» Assignment
Lines from the first one down to the one containing "order: Passeriformes" in the data below are the only ones needed; please return them exactly, both ends included.
== Segment start ==
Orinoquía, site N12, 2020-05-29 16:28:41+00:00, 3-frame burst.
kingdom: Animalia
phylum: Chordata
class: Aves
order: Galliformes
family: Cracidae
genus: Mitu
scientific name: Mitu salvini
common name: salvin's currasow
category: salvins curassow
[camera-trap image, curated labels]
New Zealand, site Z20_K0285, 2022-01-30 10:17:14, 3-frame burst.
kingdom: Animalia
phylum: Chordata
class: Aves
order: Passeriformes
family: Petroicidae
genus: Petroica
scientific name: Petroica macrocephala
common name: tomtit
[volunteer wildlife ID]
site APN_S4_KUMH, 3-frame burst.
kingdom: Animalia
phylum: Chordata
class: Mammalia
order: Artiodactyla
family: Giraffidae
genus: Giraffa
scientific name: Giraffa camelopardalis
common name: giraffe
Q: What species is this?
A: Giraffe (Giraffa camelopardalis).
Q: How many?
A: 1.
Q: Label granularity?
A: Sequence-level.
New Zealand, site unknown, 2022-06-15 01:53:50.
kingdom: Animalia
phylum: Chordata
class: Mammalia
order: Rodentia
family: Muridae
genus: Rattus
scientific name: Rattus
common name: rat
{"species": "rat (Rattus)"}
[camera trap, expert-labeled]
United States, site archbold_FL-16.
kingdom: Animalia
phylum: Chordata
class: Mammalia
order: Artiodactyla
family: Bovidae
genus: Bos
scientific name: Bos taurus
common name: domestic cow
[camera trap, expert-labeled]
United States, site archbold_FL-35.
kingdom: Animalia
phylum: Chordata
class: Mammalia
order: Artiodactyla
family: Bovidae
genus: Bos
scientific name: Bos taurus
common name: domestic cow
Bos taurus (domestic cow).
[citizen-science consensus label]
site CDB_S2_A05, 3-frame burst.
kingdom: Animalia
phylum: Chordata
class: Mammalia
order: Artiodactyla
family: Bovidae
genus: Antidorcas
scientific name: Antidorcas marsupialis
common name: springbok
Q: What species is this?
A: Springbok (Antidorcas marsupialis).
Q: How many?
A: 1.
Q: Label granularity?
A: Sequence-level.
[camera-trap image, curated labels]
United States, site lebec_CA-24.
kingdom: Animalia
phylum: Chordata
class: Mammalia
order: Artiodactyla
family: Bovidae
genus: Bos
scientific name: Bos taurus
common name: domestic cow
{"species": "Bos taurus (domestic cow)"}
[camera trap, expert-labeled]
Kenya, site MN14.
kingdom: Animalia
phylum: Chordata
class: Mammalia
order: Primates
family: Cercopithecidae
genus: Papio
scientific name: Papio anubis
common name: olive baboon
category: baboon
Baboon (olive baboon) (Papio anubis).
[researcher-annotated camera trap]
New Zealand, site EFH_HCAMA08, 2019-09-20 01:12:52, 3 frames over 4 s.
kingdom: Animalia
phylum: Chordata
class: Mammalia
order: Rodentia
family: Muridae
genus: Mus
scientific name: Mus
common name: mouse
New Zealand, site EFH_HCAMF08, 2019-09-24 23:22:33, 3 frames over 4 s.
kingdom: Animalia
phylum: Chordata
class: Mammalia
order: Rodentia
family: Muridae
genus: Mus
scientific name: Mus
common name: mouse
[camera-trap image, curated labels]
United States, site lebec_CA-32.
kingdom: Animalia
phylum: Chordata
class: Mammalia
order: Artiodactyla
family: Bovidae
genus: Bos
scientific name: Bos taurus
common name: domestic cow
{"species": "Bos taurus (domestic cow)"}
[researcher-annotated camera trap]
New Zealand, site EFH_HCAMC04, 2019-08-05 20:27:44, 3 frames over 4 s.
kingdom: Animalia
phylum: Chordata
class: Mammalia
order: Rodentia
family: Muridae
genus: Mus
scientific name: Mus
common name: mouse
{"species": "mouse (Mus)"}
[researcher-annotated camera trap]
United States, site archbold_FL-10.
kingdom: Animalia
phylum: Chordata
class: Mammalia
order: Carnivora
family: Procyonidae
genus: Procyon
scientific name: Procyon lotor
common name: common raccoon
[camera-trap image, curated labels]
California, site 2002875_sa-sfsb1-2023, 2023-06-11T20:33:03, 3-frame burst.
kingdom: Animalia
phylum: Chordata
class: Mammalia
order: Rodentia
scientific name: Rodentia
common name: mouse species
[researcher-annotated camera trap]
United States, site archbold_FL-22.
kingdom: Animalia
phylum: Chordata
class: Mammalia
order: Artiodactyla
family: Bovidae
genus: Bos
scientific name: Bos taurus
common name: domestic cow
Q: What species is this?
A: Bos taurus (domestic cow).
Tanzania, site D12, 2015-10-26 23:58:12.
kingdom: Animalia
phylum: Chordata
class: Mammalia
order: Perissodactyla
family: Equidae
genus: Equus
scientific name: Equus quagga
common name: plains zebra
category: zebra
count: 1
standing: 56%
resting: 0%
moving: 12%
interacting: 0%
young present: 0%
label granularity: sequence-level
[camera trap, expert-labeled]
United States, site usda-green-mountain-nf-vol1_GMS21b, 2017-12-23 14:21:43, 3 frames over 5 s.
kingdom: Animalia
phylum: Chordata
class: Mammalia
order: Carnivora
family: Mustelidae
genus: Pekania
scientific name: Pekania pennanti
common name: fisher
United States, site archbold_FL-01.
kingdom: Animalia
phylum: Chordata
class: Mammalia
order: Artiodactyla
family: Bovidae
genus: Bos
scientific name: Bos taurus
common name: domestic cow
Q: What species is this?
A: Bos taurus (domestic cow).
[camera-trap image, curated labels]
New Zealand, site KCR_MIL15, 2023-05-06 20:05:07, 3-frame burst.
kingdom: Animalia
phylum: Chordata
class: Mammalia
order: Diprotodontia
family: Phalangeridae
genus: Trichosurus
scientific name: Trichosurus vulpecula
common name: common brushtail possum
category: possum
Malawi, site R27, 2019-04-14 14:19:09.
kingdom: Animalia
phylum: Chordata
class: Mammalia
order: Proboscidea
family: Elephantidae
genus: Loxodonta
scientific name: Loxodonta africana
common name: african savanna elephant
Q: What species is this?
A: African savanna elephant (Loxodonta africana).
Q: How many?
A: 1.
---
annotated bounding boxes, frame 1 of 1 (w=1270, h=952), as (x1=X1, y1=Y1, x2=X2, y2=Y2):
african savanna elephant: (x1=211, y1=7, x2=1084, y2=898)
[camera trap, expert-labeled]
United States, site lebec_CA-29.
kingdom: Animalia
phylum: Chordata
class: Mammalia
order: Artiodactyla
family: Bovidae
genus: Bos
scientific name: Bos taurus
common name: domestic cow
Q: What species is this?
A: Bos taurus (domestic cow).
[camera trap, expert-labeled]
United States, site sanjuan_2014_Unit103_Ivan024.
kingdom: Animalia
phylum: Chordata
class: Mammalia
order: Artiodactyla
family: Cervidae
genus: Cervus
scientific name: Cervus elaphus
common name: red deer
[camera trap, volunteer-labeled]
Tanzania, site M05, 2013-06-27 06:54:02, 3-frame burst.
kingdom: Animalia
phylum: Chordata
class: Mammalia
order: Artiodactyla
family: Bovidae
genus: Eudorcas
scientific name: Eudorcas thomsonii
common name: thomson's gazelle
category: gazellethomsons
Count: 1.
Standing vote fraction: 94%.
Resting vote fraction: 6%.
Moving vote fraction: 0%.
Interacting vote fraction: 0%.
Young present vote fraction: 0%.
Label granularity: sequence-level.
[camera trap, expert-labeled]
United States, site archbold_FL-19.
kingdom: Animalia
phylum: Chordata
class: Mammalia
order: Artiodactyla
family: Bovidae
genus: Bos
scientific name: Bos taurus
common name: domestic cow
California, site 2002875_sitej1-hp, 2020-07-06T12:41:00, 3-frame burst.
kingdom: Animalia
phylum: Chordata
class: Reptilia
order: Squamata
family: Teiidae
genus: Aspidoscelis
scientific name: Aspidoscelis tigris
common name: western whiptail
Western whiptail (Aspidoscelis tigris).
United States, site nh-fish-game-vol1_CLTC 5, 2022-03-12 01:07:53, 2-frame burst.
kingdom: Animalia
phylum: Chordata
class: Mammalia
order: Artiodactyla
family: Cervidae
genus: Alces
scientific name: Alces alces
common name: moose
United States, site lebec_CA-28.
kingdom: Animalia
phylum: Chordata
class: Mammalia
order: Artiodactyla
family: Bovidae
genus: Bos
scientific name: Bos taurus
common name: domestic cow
== Segment end ==
» Result
Orinoquía, site N12, 2020-05-29 16:28:41+00:00, 3-frame burst.
kingdom: Animalia
phylum: Chordata
class: Aves
order: Galliformes
family: Cracidae
genus: Mitu
scientific name: Mitu salvini
common name: salvin's currasow
category: salvins curassow
[camera-trap image, curated labels]
New Zealand, site Z20_K0285, 2022-01-30 10:17:14, 3-frame burst.
kingdom: Animalia
phylum: Chordata
class: Aves
order: Passeriformes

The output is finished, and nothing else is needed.